[EXTRACT]:
Friday, February 19, 2021

Convert HTML to PDF in Java + Openhtmltopdf and PDFBox

In this tutorial we’ll see how to convert HTML to PDF in Java using Openhtmltopdf and PDFBox.

Check another option to convert HTMP to PDF in this post- HTML to PDF in Java + Flying Saucer and OpenPDF

How does it work

Let’s first understand what do the libraries mentioned here do-

  1. Open HTML to PDF is a pure-Java library for rendering arbitrary well-formed XML/XHTML (and even HTML5) using CSS 2.1 for layout and formatting, outputting to PDF or images.
  2. jsoup library is used for parsing HTML using the best of HTML5 DOM methods and CSS selectors. That gives you a well formed HTML (XHTML) that can be passed to the Openhtmltopdf.
  3. Openhtmltopdf uses the open-source PDFBOX as PDF library which generates PDF document from the rendered representation of the XHTML returned by Openhtmltopdf.

[SOURCE EXCERPT]:
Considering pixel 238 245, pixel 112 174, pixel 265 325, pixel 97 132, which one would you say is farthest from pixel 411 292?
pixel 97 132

[EXERCISE DETAILS]: Reproduce the HTML-to-PDF tutorial above word for word, from the date line through the third numbered point, keeping every spelling and line break as it appears.

[ANSWER TO THIS EXERCISE]:
Friday, February 19, 2021

Convert HTML to PDF in Java + Openhtmltopdf and PDFBox

In this tutorial we’ll see how to convert HTML to PDF in Java using Openhtmltopdf and PDFBox.

Check another option to convert HTMP to PDF in this post- HTML to PDF in Java + Flying Saucer and OpenPDF

How does it work

Let’s first understand what do the libraries mentioned here do-

  1. Open HTML to PDF is a pure-Java library for rendering arbitrary well-formed XML/XHTML (and even HTML5) using CSS 2.1 for layout and formatting, outputting to PDF or images.
  2. jsoup library is used for parsing HTML using the best of HTML5 DOM methods and CSS selectors. That gives you a well formed HTML (XHTML) that can be passed to the Openhtmltopdf.
  3. Openhtmltopdf uses the open-source PDFBOX as PDF library which generates PDF document from the rendered representation of the XHTML returned by Openhtmltopdf.